◆ **Prompt**
In the forum thread about reverse flow smoker dimensions, what material does one reply recommend for the runners of slide-out grates?
====== Excerpt
# Reverse Flow diagram measurements ... Rekindled



## gotoleep

I found this diagram on an old thread. Wanted to pose the same question.                                                                  OK I'm asking for opinions. Anyone that would like to give suggestions on the dimensions A B C D and E please feel free. I will have a 30" x 50" barrel. I want to put in 2 shelves. So door dimensions? Anyway the fire box will be either a perpendicularly mounted smaller propane tank or fabricated square box. Thanks to all in advance. Also, the size of the firebox.


----------



## pinkmeat

*D*. Doesn't need to be be anywhere near that big a gap IMO. A couple inches is okay.

*Door size*...consider whether you are going to try and incorporate slide out grates, or fixed ones. Also how much room between the two shelves, and top shelf to top of smoking chamber distance should also be considered. When I built my horizontal I left 6" between the lower/upper cooking shelf, and also about 6" between the top grate and top of chamber if that helps.


----------



## bigbaldbbq

I agree with Pink. I built mine with about 2 1/2 inches of clearance between the grate and the heat plate. I just seasoned it last night(pictures to come this weekend) and everytime I opened up the door to check it the entire chamber was filled above and below the grate.


----------



## mikey

One of the first things I would do is lay out the drawing in "real" time, say on your garage floor using a radius marker. Hopefully the drawing you have is some what to scale. If it is to scale, then your task is much easier. If space is a concern, then I'd scale it down. I've had great success using a scale of 1"= 3". From this you could get all of the dimensions that you need.


----------



## carpetride

If you do make the grates where they slide out to you (which I personally like) be sure to use channel iron as your runners so that the grates won't flip out on you.


----------



## gotoleep

Thanks Pink ... What is the diameter of your smoker? Definitely slide out grates. Thanks for the info!!

Thanks Big ... Look forward to the pics.


Mikey .. Great idea. Will try to create this tomorrow.


Carpet ... Thanks for the pointer. On the list. Among so many other.
============
====== Recorded data
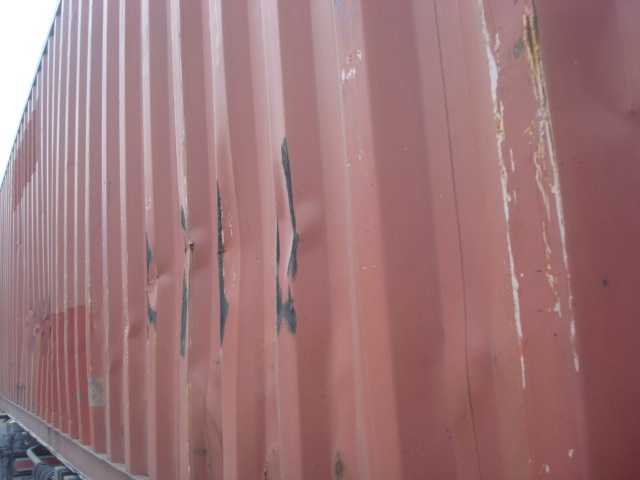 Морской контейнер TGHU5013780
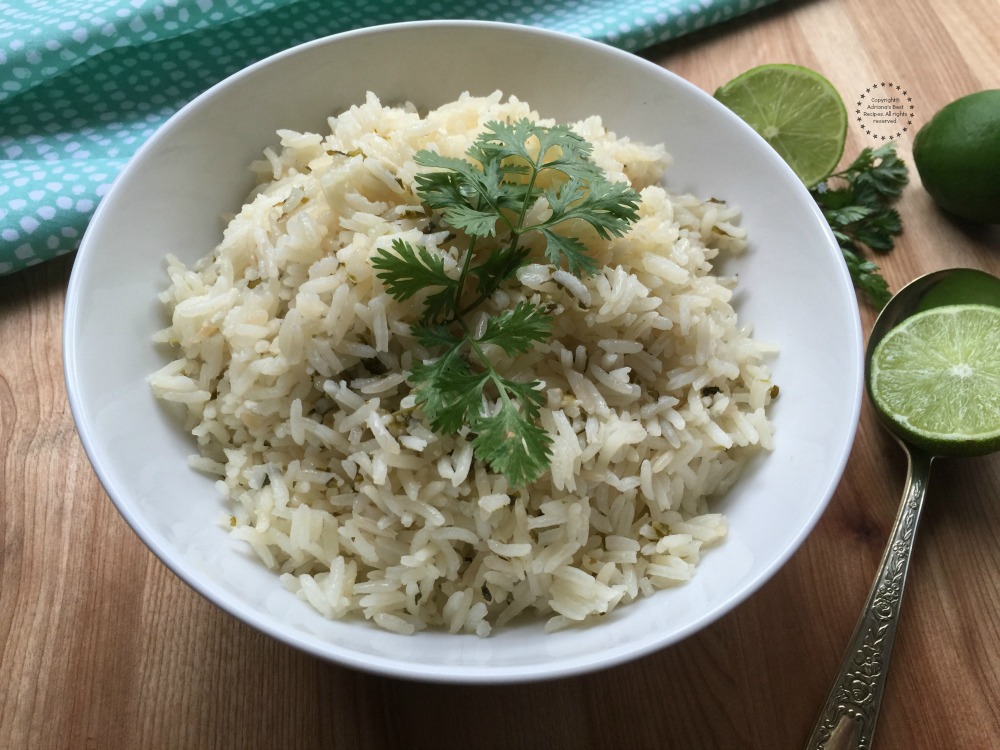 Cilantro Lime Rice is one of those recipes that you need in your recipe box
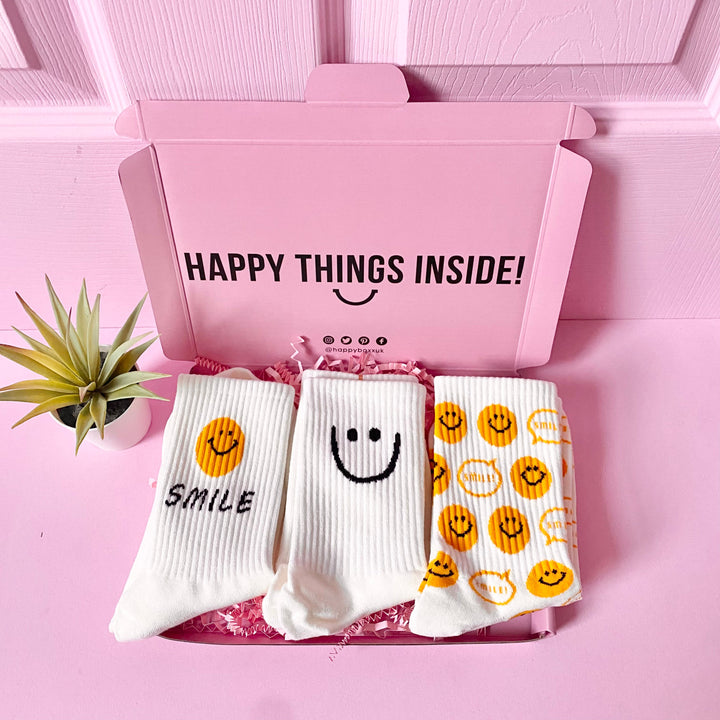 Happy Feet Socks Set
============
◆ **Solution to the exercise**
Channel iron